ブガッティ・ロワイヤル「クーペ・ナポレオン」
ブガッティ・タイプ57SC・クーペ・アトランテ
ブガッティ・タイプ57SC・クーペ・アトランティーク

ドイツケルンに生まれる。生後間もなく、当時はドイツ領であったアルザス地方のドリスハイムに移り住んだ。祖父のカルロ・ブガッティはイタリアミラノ出身の家具・宝石デザイナーでパリに長く在住し、父のエットーレはドリスハイム近郊のモールスハイム (enで自動車製造を始めようとしていた。
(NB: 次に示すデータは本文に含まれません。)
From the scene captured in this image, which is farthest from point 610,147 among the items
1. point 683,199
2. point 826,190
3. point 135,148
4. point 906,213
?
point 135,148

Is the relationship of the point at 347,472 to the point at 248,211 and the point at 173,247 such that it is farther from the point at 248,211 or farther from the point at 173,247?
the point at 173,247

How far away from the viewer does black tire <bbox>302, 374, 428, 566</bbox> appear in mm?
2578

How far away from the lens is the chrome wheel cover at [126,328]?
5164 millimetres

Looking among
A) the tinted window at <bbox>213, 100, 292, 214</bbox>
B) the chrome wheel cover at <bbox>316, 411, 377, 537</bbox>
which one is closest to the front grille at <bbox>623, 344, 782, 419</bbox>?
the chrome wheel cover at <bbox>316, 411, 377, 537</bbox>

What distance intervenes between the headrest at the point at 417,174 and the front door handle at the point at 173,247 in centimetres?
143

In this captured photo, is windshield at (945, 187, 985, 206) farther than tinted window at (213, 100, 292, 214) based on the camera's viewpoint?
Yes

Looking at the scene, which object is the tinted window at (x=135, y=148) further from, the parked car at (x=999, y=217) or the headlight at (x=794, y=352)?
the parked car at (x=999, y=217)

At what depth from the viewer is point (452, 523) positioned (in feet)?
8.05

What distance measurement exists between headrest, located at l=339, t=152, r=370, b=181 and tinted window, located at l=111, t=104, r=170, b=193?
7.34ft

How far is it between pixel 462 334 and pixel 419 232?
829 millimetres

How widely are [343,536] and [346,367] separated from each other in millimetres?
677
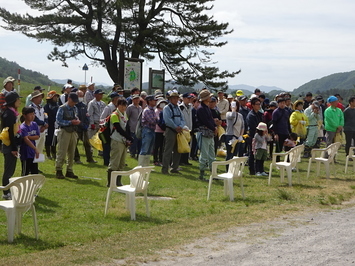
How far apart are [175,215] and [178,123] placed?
5.10 meters

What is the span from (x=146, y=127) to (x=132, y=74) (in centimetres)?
760

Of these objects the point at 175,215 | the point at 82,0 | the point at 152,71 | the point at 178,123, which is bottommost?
the point at 175,215

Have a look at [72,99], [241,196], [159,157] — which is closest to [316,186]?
[241,196]

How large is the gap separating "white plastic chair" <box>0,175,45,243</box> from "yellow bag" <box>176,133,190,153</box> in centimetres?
697

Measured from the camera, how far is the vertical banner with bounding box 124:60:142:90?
71.4ft

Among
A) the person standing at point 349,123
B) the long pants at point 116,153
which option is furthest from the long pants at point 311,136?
the long pants at point 116,153

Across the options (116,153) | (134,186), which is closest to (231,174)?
(116,153)

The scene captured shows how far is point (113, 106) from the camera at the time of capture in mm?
15398

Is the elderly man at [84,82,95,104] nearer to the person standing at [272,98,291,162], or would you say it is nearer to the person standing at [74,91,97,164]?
the person standing at [74,91,97,164]

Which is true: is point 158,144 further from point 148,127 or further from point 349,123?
point 349,123

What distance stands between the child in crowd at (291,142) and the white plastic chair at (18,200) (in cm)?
935

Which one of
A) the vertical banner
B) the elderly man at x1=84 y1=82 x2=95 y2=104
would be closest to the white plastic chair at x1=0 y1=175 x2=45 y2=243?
the elderly man at x1=84 y1=82 x2=95 y2=104

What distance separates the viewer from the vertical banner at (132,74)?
21.8 metres

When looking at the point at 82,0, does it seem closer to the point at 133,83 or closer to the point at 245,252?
the point at 133,83
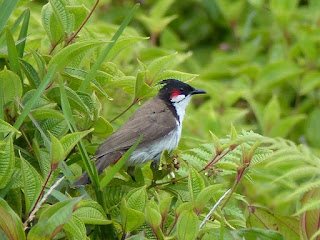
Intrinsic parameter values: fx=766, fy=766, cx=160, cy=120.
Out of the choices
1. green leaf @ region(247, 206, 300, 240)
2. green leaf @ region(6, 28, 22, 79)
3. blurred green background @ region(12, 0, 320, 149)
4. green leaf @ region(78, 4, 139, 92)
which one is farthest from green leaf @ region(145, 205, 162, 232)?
blurred green background @ region(12, 0, 320, 149)

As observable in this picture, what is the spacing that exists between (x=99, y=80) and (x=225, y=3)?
4.20m

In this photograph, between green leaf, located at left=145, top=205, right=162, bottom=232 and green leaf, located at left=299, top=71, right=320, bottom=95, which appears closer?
green leaf, located at left=145, top=205, right=162, bottom=232

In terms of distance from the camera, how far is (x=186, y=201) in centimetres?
244

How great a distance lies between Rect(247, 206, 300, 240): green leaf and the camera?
7.65 ft

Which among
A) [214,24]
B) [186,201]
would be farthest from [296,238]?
[214,24]

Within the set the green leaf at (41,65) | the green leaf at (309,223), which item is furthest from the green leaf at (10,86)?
the green leaf at (309,223)

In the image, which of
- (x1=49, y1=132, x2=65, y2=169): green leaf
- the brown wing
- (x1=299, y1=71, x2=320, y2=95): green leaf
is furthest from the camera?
(x1=299, y1=71, x2=320, y2=95): green leaf

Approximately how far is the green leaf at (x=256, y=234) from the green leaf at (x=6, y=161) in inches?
25.9

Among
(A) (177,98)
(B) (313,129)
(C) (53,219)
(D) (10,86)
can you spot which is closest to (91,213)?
(C) (53,219)

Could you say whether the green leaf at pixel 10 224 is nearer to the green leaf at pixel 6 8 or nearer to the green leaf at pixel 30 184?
the green leaf at pixel 30 184

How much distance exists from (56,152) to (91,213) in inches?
8.3

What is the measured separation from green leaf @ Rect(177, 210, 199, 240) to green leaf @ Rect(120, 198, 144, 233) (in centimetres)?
11

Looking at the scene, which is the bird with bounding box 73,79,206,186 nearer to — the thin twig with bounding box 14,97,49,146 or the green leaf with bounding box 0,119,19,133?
the thin twig with bounding box 14,97,49,146

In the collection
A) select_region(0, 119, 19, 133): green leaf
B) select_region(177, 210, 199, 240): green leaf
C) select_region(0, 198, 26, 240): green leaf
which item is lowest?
select_region(177, 210, 199, 240): green leaf
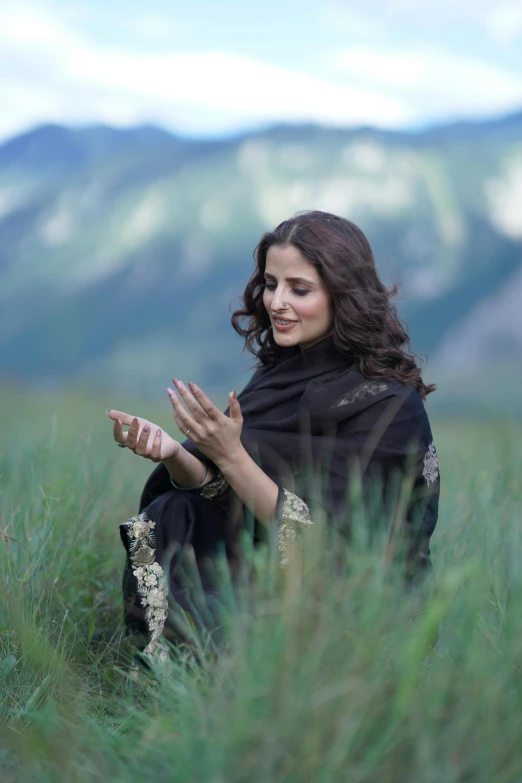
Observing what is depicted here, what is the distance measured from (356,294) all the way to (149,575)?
114 centimetres

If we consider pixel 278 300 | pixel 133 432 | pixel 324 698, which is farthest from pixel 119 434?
pixel 324 698

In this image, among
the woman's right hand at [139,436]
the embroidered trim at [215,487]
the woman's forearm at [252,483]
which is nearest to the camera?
the woman's forearm at [252,483]

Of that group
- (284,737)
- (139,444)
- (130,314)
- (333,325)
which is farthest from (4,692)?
(130,314)

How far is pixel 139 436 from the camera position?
2.69 m

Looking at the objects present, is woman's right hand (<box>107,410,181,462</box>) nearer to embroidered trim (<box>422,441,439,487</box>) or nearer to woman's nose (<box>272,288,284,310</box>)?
woman's nose (<box>272,288,284,310</box>)

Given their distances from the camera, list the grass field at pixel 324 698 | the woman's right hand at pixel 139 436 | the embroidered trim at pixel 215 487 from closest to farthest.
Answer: the grass field at pixel 324 698 → the woman's right hand at pixel 139 436 → the embroidered trim at pixel 215 487

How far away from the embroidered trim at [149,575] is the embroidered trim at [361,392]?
758 mm

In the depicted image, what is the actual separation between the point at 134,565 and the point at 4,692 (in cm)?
61

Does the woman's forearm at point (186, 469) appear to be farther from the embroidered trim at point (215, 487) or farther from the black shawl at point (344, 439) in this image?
the black shawl at point (344, 439)

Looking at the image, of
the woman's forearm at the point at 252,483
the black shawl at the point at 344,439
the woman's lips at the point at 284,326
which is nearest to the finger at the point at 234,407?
the woman's forearm at the point at 252,483

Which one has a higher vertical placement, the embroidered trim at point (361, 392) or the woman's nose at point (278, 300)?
the woman's nose at point (278, 300)

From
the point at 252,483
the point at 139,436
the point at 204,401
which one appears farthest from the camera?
the point at 139,436

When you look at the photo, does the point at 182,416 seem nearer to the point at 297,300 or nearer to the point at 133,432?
the point at 133,432

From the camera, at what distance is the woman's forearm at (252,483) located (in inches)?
101
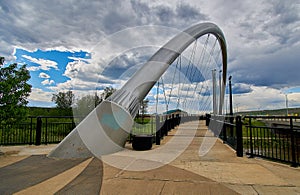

一家の交際相手の大半はフランス人で、ジャノベルトも普段はフランス風に「ジャン」と呼ばれていた。

祖父や父の芸術的天分と独創性を豊かに受け継いだジャンは、父の製造する自動車への興味を深めていった。1920年代後半、まだ10代の彼はすでに自動車デザイナーとしての才能を示し始め、23歳の1932年、排気量12763ccという史上最大級の超高級車ブガッティ・ロワイヤル(タイプ41)の車体デザインを一人で担当した。ジャンのデザインが父の技術力に加わったことで、ブガッティは自動車の歴史において決して忘れられることのない車名となった。続いて彼はタイプ57の2ドア4座の「ヴァントゥー」(Ventoux)、4ドア4座の「ギャリビエ」(Galibier)、2ドア・カブリオレの「ステルヴィオ」(Stelvio)、2ドア・クーペの「アトランテ」(Atalante)の4種の自社製作ボディのデザインを手がけた。これらのデザインは1936年パリ・サロンで発表され、センセーションを巻き起こした。ジャンはまた、自動車技術者としての才能にも恵まれており、タイプ57のためのDOHCエンジンや、前輪独立サスペンションを備えたタイプ57の後継車・タイプ64を試作していた(ジャンの死後、第二次世界大戦の勃発もあって、この計画は頓挫する)。

現場育ちのデザイナーであったジャンは、しばしば自分の作り上げた試作車を自らテストドライブしていた。1939年8月11日、ル・マン24時間レースに優勝したばかりのタイプ57のレーシングモデル(その特異なボディ形状から「タンク」と呼ばれていた)を、工場に程近いDuppigheim村の近くで走らせていたジャンは、酒に酔った男が運転する自転車を避けようとしてコントロールを失い、道路から転落、30歳で事故死した。彼はドリスハイムの一族の墓地に葬られ、事故現場にはその死を悼む記念碑が建てられている。